(Beginning of Source material)
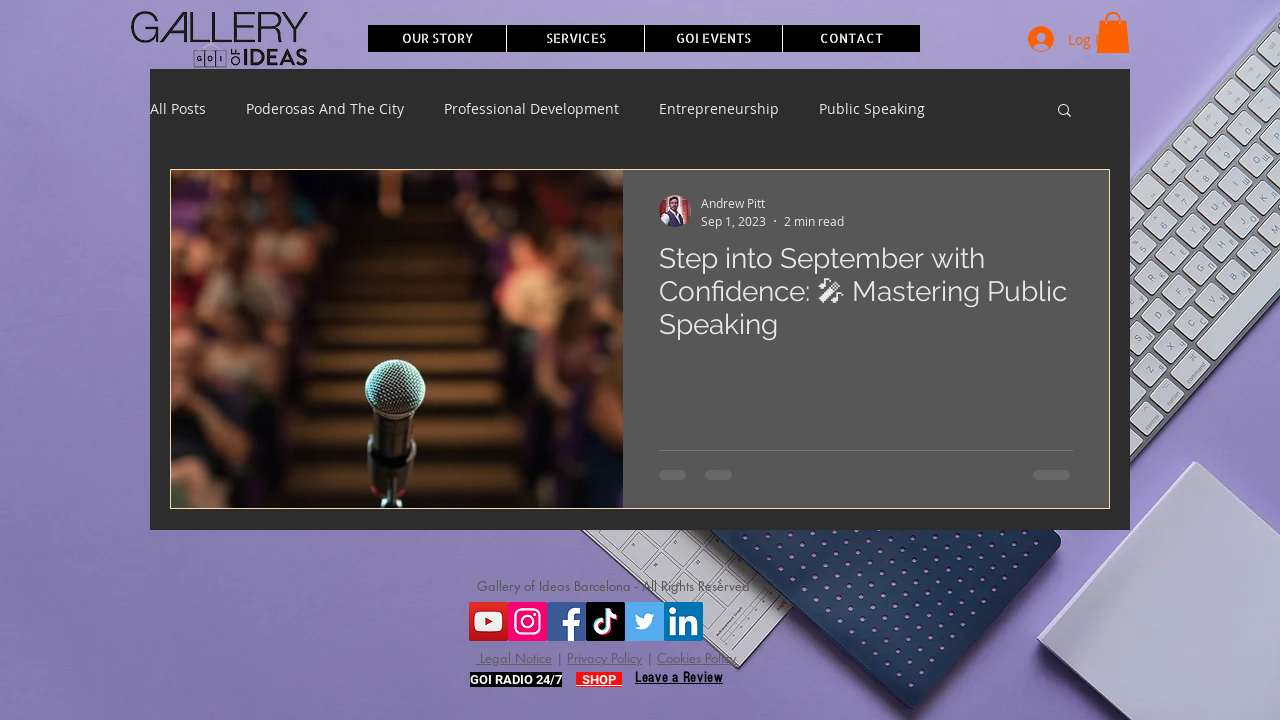

--- FILE ---
content_type: text/html; charset=utf-8
request_url: https://www.google.com/recaptcha/api2/aframe
body_size: 270
content:
<!DOCTYPE HTML><html><head><meta http-equiv="content-type" content="text/html; charset=UTF-8"></head><body><script nonce="7HlECRcGG5WfgPHB5oOgQA">/** Anti-fraud and anti-abuse applications only. See google.com/recaptcha */ try{var clients={'sodar':'https://pagead2.googlesyndication.com/pagead/sodar?'};window.addEventListener("message",function(a){try{if(a.source===window.parent){var b=JSON.parse(a.data);var c=clients[b['id']];if(c){var d=document.createElement('img');d.src=c+b['params']+'&rc='+(localStorage.getItem("rc::a")?sessionStorage.getItem("rc::b"):"");window.document.body.appendChild(d);sessionStorage.setItem("rc::e",parseInt(sessionStorage.getItem("rc::e")||0)+1);localStorage.setItem("rc::h",'1768755413798');}}}catch(b){}});window.parent.postMessage("_grecaptcha_ready", "*");}catch(b){}</script></body></html>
(End of Source material)
Your task -> Each line from the one holding "body_size: 270" through the last line of the data is to be transcribed exactly, with nothing else added.

Response to this task ->
body_size: 270
content:
<!DOCTYPE HTML><html><head><meta http-equiv="content-type" content="text/html; charset=UTF-8"></head><body><script nonce="7HlECRcGG5WfgPHB5oOgQA">/** Anti-fraud and anti-abuse applications only. See google.com/recaptcha */ try{var clients={'sodar':'https://pagead2.googlesyndication.com/pagead/sodar?'};window.addEventListener("message",function(a){try{if(a.source===window.parent){var b=JSON.parse(a.data);var c=clients[b['id']];if(c){var d=document.createElement('img');d.src=c+b['params']+'&rc='+(localStorage.getItem("rc::a")?sessionStorage.getItem("rc::b"):"");window.document.body.appendChild(d);sessionStorage.setItem("rc::e",parseInt(sessionStorage.getItem("rc::e")||0)+1);localStorage.setItem("rc::h",'1768755413798');}}}catch(b){}});window.parent.postMessage("_grecaptcha_ready", "*");}catch(b){}</script></body></html>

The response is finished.